MediaPipe is an artificial intelligence-based system that offers a markerless, lightweight approach to motion capture. Yet, its optimal pipeline and accuracy against a known standard for investigations of upper-limb movements is unknown. We aimed to 1) determine optimal post-processing parameters for assessing hand/arm movements via MediaPipe, and 2) evaluate MediaPipe against a known standard. Participants (N = 4) performed one block (10 trials) of a touchscreen-based shape-tracing task. Trials were captured by a camera (GoPro Hero8, 30FPS), with videos cropped to 2sec clips (one trial per video). 1) Two clips were processed via MediaPipe to obtain x-y coordinate data of hand trajectories.
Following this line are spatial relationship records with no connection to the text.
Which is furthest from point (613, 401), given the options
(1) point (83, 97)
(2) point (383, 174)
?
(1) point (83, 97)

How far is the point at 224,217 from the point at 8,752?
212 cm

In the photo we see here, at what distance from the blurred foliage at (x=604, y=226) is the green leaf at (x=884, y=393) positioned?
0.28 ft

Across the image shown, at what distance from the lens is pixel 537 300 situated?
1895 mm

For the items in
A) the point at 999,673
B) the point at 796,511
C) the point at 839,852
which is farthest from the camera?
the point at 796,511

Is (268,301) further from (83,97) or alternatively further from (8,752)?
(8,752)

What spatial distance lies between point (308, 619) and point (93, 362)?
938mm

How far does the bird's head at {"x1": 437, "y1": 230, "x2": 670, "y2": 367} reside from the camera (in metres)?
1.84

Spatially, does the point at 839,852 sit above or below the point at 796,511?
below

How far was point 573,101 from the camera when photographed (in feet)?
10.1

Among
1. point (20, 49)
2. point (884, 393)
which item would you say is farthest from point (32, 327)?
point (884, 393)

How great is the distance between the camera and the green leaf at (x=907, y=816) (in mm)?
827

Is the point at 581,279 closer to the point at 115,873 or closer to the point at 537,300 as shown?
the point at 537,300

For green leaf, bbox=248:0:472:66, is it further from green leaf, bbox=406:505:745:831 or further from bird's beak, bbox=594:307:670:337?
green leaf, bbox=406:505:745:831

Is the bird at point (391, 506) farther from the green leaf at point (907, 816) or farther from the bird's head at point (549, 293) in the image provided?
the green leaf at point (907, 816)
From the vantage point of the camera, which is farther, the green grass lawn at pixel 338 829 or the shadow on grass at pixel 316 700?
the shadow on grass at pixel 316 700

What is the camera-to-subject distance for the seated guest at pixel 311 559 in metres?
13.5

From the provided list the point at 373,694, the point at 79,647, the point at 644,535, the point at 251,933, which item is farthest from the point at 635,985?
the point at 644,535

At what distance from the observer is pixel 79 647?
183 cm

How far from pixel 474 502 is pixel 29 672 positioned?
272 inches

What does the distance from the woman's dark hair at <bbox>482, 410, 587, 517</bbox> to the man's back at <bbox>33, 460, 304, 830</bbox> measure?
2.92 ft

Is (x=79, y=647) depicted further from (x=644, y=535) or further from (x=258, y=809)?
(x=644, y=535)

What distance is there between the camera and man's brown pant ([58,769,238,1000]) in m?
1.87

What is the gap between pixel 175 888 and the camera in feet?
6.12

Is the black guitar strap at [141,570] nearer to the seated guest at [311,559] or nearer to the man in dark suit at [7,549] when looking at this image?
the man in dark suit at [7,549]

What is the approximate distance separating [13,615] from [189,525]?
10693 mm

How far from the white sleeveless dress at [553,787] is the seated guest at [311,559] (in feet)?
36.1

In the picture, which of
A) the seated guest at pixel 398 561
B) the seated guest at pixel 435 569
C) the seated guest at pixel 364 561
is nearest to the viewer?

The following post-processing parameters were applied: MediaPipe and touchscreen generated coordinates were resampled using spline interpolation (250 datapoints; original reference frames) and normalised. Following Procrustes transformations, root mean squared error (RMSE; primary outcome measure) was calculated for coordinates generated by MediaPipe vs. the touchscreen computer. RMSE decreased with post-processing (RMSEraw=103.3±7.71px, RMSEpost-processed=1.3±0.15px, d>1). 2) We applied our pipeline to 25 clips and conducted an equivalence test between coordinates generated by MediaPipe vs. the touchscreen computer. Preliminary findings indicate accuracy differed between MediaPipe and the touchscreen computer, but the true difference was between 0-2px (t(24) = -31.0, p < .001; mean RMSE=1.2, 90%CI[1.19, 1.27]). This work identifies key post-processing parameters for MediaPipe applied to evaluate upper-limb movements. Future work will quantify the extent to which MediaPipe differs from a known standard across the full dataset, overall informing applications of MediaPipe in investigations of upper-limb movement.